Mes amis l’heure est grave : je dois aller à Bicêtre, autrement dit, en enfer. Là où les condamnés comptent leurs derniers jours avant la …
Depuis quelques temps, malheureusement, j’ai pris l’habitude d’aller au Château de Vincennes. Pourquoi malheureusement ? Mais parce qu’il s’agit de rendre visite à mes potes en …
Il y a toujours eu des forbans, des bandits, des gangsters, des enfoirés…. Bref, si les adjectifs ont évolués, les forfaits sont toujours les mêmes, …
Voici une étrange histoire que je vais vous conter, qui fait suite à nos interrogations sur la résistance du corps humain (Lire Tortures en tout …
tout genre
L’autre jour un ami m’expliquait que bien souvent, lors d’un accident ou d’une souffrance violente, la personne mourrait avant même ladite souffrance ; la forte peur …
Même en plein mois d’août on a plaisir à trouver notre magasine historique favori. Pathétique période de l’histoire de
France mais que l’on ne peut occulter. C’est bien raconter, les petites pointes d’humour sont les bienvenues!
(en enlevant un « r » le citoyen Hébert se reconnaîtra!!)
voila l’affreuse histoire racontée d’une façon légère, mais poignante, comme on aurait aimé l’apprendre ainsi à l’école…..merci
Je ne sais trop quelle est la finalité de cet article. Celle-ci m’échappe.
Alors allons y « spontanément »!
Eh oui le siècle des lumières a fini par engendrer un monstre froid et sanguinaire.
Eh oui, à l’applaudimètre aujourd’hui Louis XVI l’emporterait sur Rosbespierre et les raccourcisseurs stakhanovistes.
Eh oui nous avons guillotiné un roi en 1791 et acclamé un Empereur tyran en 1805.
Eh oui les guerres expansionnistes de Napoléon ont fait plus de morts que la terreur.
Eh oui, les anglais ont occis plus de rois et de reines, et pourtant ils ont encore une reine qui soude la nation anglaise (remarquez que je n’utilise pas l’adjectif « britannique » à dessin).
Eh oui nous sommes fiers et claironnons partout notre déclaration des droits de l’Homme et du Citoyen alors que la grande Charte anglaise (la Magna Carta) disant, mieux et de façon moins « universelle », la même chose, a géré la peuple anglais plus d’un siècle avant la DDHC et ils n’en ont pas fait une « tartine ».
Et oui les anglais sont de vrais démocrates qui n’ont pas cru devoir écrire une constitution pour en respecter les principes fondamentaux, alors qu’il nous a fallu trois révolutions, deux empires, cinq républiques et je ne sais plus combien de constitutions et de modifications constitutionnelles pour encore aujourd’hui ne pas respecter réellement » les principes fondamentaux d’une démocratie : quid de la séparation des pouvoirs, quid du respect des lois,etc…etc…
Nous sommes tellement démocrates que nous avons besoin de tout écrire et pensons qu’ainsi nous avons fondé la démocratie alors que dans l’âme, la France n’est pas réellement démocratique et serait plus proche du Bonapartisme !
Oui en France nous ne savons pas évoluer, nous révolutionnons ! Nous sommes à l’image de ces accumulations de tensions énergétiques dans les mouvements tectoniques et qui aboutissent aux tremblements de terre.

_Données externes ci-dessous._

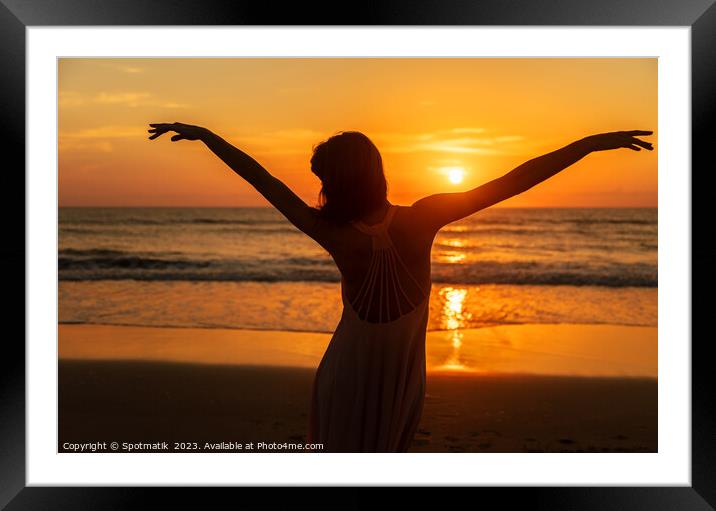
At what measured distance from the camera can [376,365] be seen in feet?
7.55

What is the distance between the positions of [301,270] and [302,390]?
6652 millimetres

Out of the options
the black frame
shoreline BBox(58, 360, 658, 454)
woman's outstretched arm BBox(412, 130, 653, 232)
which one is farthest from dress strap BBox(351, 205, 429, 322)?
shoreline BBox(58, 360, 658, 454)

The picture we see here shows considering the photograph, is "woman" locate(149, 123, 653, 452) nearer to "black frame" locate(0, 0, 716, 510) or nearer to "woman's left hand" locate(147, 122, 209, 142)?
"woman's left hand" locate(147, 122, 209, 142)

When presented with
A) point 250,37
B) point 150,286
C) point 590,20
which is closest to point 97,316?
point 150,286

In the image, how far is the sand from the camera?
184 inches

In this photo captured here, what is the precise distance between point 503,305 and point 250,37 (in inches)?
291

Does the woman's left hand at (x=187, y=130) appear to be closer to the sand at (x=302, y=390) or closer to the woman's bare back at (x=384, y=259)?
the woman's bare back at (x=384, y=259)

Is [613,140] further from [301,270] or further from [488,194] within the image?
[301,270]

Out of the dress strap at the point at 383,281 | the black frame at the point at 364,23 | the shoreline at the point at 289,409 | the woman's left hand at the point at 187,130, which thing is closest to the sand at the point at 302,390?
the shoreline at the point at 289,409

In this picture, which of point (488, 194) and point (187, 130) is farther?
point (187, 130)

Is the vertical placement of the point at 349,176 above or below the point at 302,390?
above

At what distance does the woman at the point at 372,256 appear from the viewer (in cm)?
218

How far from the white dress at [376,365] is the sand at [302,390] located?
79.0 inches

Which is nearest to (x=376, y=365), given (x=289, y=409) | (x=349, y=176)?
(x=349, y=176)
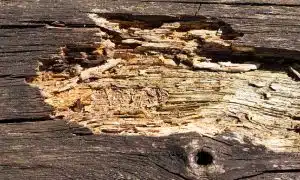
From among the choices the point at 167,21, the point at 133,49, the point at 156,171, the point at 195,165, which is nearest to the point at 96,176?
the point at 156,171

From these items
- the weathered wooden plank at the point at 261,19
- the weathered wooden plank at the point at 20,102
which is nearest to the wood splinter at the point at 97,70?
the weathered wooden plank at the point at 20,102

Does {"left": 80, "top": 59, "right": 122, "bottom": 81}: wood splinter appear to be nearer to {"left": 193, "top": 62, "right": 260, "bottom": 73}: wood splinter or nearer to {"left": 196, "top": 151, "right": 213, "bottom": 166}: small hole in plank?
{"left": 193, "top": 62, "right": 260, "bottom": 73}: wood splinter

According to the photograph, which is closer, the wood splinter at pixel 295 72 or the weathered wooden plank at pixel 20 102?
the weathered wooden plank at pixel 20 102

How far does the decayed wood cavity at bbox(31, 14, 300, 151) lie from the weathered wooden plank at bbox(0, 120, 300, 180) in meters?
0.04

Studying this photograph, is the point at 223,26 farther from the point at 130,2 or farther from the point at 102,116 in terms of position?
the point at 102,116

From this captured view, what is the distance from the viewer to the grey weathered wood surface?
196 centimetres

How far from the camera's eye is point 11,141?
1.98 metres

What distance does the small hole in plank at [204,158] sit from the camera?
1.98 m

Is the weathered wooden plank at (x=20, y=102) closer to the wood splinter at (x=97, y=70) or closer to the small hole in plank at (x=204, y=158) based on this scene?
the wood splinter at (x=97, y=70)

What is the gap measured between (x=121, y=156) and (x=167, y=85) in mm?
301

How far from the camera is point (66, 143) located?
1.99m

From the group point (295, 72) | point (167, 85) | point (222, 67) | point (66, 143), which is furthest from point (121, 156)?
point (295, 72)

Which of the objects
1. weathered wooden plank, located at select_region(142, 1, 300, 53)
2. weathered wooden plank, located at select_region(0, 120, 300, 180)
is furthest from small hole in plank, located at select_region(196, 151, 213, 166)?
weathered wooden plank, located at select_region(142, 1, 300, 53)

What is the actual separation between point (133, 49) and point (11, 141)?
1.71ft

Eh oui nous sommes fiers de nos défaut et honteux de nos qualités !
Nous ne nous comprenons pas, les autres encore moins, et nous irritons universellement.

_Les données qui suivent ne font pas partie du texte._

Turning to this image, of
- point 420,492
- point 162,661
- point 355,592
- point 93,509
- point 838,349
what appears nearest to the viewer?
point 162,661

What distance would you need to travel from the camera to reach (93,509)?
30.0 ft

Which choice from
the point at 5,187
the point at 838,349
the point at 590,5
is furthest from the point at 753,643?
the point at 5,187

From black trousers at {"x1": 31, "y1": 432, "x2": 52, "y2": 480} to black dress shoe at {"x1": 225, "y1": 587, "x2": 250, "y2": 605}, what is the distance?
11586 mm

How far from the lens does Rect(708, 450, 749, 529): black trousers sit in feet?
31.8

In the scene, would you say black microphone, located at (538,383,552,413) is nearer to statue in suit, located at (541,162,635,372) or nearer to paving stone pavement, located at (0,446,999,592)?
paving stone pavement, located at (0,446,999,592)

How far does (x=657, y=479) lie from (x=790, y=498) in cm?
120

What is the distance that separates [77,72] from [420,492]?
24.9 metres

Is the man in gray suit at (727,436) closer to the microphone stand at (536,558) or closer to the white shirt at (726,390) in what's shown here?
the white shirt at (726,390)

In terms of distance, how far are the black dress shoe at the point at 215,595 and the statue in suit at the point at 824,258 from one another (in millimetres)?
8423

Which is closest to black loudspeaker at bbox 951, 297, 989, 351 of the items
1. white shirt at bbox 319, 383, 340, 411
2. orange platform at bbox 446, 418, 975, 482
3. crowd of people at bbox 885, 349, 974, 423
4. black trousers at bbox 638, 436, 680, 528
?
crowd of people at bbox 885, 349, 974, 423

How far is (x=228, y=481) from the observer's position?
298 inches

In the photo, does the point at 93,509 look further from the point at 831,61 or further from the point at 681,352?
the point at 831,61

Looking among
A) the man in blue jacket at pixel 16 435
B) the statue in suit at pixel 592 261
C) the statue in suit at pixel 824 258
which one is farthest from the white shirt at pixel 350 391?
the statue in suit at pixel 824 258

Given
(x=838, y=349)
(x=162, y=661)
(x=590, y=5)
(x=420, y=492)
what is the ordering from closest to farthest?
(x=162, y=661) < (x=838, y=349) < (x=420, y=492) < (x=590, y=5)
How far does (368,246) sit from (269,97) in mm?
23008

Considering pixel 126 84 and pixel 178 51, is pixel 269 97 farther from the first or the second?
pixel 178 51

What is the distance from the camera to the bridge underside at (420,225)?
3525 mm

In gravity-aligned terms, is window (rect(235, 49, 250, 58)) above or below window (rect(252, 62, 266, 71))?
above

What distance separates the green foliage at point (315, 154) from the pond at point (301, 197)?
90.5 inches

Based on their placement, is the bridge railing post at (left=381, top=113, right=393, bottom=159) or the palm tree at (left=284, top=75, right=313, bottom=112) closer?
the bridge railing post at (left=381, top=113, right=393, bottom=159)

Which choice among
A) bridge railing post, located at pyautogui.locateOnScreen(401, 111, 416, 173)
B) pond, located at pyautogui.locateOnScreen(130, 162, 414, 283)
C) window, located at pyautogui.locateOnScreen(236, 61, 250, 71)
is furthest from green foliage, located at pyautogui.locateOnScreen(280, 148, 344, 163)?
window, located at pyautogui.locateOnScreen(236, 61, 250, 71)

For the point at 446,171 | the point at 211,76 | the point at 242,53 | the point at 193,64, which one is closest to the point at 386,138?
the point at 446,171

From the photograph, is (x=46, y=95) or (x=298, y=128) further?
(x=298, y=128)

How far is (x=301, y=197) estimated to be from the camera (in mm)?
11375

Une partie de nos dirigeants est encore coincée idéologiquement et culturellement au dix neuvième siècle de la lutte des classes, une autre élève l’écologie au niveau d’une religions proche de la doxa soviétique et l’ensemble pratique avec constance la lâcheté et et la démagogie pour flatter une nostalgie française d’un temps révolu et pour entraver la force progressistes dont le pays a un cruel besoin.

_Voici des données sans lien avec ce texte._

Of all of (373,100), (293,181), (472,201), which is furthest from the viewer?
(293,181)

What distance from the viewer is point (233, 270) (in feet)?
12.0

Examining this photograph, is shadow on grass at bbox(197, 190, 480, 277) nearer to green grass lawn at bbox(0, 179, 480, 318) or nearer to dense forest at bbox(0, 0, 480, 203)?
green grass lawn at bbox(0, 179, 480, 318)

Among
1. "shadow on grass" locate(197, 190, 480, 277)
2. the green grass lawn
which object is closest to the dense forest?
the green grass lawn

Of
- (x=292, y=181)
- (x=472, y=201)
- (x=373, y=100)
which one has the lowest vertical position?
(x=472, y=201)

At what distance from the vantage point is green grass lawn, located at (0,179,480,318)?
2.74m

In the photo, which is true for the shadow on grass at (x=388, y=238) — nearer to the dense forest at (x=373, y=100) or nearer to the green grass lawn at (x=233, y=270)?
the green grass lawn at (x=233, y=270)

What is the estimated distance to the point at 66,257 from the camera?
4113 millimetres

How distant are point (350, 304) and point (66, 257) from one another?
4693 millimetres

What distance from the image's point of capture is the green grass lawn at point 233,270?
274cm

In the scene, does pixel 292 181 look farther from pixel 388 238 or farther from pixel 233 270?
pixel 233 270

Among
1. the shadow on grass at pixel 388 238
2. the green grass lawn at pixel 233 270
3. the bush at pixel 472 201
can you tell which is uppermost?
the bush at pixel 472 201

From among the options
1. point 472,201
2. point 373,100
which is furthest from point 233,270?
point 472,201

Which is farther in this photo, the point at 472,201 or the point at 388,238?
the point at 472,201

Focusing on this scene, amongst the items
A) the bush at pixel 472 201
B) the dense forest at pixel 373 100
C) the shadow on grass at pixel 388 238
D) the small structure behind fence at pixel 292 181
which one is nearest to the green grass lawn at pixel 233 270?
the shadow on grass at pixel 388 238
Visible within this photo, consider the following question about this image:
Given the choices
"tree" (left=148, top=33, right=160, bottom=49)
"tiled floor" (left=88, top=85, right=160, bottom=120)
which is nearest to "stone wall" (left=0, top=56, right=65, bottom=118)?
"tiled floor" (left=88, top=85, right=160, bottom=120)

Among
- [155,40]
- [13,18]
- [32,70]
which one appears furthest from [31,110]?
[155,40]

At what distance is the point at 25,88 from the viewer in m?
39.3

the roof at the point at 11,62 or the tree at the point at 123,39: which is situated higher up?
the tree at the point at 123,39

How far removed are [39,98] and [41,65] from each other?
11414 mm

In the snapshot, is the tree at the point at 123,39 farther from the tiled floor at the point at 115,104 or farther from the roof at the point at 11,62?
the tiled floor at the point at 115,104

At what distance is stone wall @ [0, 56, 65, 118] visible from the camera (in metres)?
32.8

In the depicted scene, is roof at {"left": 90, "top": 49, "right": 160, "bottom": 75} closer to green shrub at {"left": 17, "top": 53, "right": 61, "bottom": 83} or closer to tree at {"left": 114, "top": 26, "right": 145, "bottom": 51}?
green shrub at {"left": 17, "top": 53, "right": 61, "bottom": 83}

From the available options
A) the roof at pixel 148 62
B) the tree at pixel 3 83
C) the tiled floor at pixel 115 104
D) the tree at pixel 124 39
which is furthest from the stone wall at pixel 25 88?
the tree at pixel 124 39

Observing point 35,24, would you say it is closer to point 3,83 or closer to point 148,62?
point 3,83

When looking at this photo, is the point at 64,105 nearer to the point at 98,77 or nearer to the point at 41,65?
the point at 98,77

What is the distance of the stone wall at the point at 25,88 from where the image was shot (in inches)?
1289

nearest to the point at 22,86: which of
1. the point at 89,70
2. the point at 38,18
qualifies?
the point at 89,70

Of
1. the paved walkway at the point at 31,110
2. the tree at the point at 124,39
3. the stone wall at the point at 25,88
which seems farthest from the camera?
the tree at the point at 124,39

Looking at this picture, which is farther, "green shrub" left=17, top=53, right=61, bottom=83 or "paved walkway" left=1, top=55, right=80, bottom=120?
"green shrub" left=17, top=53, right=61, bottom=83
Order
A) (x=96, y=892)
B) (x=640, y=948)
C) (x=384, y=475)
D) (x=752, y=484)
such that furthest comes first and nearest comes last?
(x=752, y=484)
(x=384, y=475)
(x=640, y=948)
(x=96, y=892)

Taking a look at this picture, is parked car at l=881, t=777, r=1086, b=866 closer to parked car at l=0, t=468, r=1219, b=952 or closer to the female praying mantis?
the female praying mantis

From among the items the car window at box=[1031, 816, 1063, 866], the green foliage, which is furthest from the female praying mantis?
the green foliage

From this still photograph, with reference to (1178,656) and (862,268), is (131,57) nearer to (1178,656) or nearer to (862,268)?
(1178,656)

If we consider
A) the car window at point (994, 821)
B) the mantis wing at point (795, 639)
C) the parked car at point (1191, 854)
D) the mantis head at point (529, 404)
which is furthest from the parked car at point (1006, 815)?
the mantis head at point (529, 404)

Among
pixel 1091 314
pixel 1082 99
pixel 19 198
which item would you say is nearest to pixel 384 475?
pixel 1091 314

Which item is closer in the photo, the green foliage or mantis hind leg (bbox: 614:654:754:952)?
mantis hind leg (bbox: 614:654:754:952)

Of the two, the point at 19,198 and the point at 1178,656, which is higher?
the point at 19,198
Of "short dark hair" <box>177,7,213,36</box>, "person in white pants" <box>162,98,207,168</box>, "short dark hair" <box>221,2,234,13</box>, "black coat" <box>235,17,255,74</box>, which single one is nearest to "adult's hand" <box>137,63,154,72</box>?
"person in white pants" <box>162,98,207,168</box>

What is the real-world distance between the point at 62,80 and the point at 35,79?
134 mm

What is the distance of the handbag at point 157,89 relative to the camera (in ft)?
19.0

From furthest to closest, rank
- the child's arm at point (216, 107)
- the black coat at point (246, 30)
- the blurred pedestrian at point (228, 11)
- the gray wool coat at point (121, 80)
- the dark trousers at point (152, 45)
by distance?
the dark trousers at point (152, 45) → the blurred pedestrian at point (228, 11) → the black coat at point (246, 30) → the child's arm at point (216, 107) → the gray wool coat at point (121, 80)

La révolution française a accouché d’une société qui a peur de son ombre et réclame protection à un état hypertrophié aveugle et sourd.
Nos hommes politiques n’arrivent pas à la cheville des constituants de 1791 et trahissent constamment les rêves et les idéaux des lumières.
Psychanalytiquement, la France est orpheline d’un Roi pour la rassembler et d’un Bonaparte pour la diriger.
En 1789, la France a tué le père mais n’est toujours pas devenue adulte.
Et non nous ne sommes pas les meilleurs et, loin s’en faut
tous les ans je commémore cette injustice, tant pour le Roy, que pour la Reine, je vais à la messe à St Denis et passe ma journée à Versailles, au hameau…merci pour cet article.